IN AFRICA, WHITE RULE IS OUT AND STARVATION IS BACK | 2002-07-05
I have been reading news reports about the fact that people are starving in Zimbabwe. When I was there, that African country was called Rhodesia, and it was ruled by whites. It was one of those "white minority governments." Back then, the idea that people might starve in Zimbabwe would have been funny.
What I called "Rhodesia" was called Southern Rhodesia when it was a British colony. The area that was called Northern Rhodesia had become a black-ruled land called Zambia. Despite the fact that Zambia-based Communist guerillas attacked Rhodesia, Rhodesia let food supplies for those starving Zambians go across its territory on its railroads.
I said Rhodesia should cut them off. They said that wouldn't be nice. I said you had to be ruthless to survive. They said it wouldn't be nice.

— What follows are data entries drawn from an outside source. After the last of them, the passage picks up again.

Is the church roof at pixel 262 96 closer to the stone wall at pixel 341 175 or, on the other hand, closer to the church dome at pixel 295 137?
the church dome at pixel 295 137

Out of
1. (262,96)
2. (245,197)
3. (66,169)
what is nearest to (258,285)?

There is no more Rhodesia. I am not sure what good they think being nice did them.
So the world finally forced black rule on Rhodesia, too. It became Zimbabwe, its third name in a few decades. Now blacks are starving there.
Under white rule it was a farming country which exported huge amounts of food. Certainly we would not want what the black Africans there ate. Their main food was grits, but they managed to make it inedible for me. It was called mealie-meal and it was smashed down into such tiny bits that it tasted like water.
So they didn't eat what I would want to eat, but they ate. So in order to spread hatred for the white man, it is necessary to forget how important and unusual the lack of starvation is in human history.